HashSet
is one of the most efficient and widely used implementations of the Set
interface in Java. Backed by a HashMap
, it ensures that no duplicate elements are stored while offering constant-time performance for basic operations.
This tutorial demystifies the internals of HashSet
, how it leverages HashMap
, its performance profile, and how to use it effectively in enterprise-grade Java applications.
📚 What is a HashSet?
- Implements the
Set
interface - Ensures uniqueness of elements
- Backed internally by a
HashMap
- Offers average-case O(1) time for
add
,remove
, andcontains
operations
Set<String> names = new HashSet<>();
names.add("Alice");
names.add("Bob");
names.add("Alice"); // Duplicate ignored
System.out.println(names); // [Alice, Bob]
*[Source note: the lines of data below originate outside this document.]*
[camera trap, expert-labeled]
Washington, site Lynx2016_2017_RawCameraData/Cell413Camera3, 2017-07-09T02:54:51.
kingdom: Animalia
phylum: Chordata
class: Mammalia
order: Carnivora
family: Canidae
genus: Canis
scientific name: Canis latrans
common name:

🧠 Internal Structure: HashMap at Work
Internally, HashSet
uses a HashMap<E, Object>
where each element becomes a key, and a dummy constant PRESENT
is used as the value.
private transient HashMap<E,Object> map;
private static final Object PRESENT = new Object();
When you call hashSet.add("Java")
, it internally calls:
map.put("Java", PRESENT);
This leverages all of HashMap
’s hashing, bucket, and collision resolution logic.
🧩 How HashSet Ensures Uniqueness
- Uses the
hashCode()
of the object to find a bucket - Then uses
equals()
to check for actual value equality - If both match, the element is not added (duplicate)
- Otherwise, it’s inserted into the appropriate bucket
⚠️ Important: Custom objects in a HashSet must override both equals()
and hashCode()
.
@Override
public int hashCode() {
return Objects.hash(id);
}
@Override
public boolean equals(Object obj) {
if (this == obj) return true;
if (obj == null || getClass() != obj.getClass()) return false;
MyObject other = (MyObject) obj;
return id == other.id;
}
⏱️ Performance and Time Complexity
Operation | Time Complexity | Notes |
---|---|---|
add() |
O(1) average | O(n) worst (collisions) |
remove() |
O(1) average | O(n) worst |
contains() |
O(1) average | O(n) worst |
iterator() |
O(n) | Linear traversal |
🔍 Memory Layout
- HashMap buckets are stored in an array of
Node<K, V>
- Each node contains:
hash
,key
,value
,next
- Collisions are resolved by chaining (linked list or balanced tree)
Since values are constant (PRESENT
), only keys occupy logical space.
🔄 Real-World Use Cases
- Removing duplicates from a list or stream
- Tracking visited nodes in algorithms (DFS/BFS)
- Caching or membership testing (e.g., already processed elements)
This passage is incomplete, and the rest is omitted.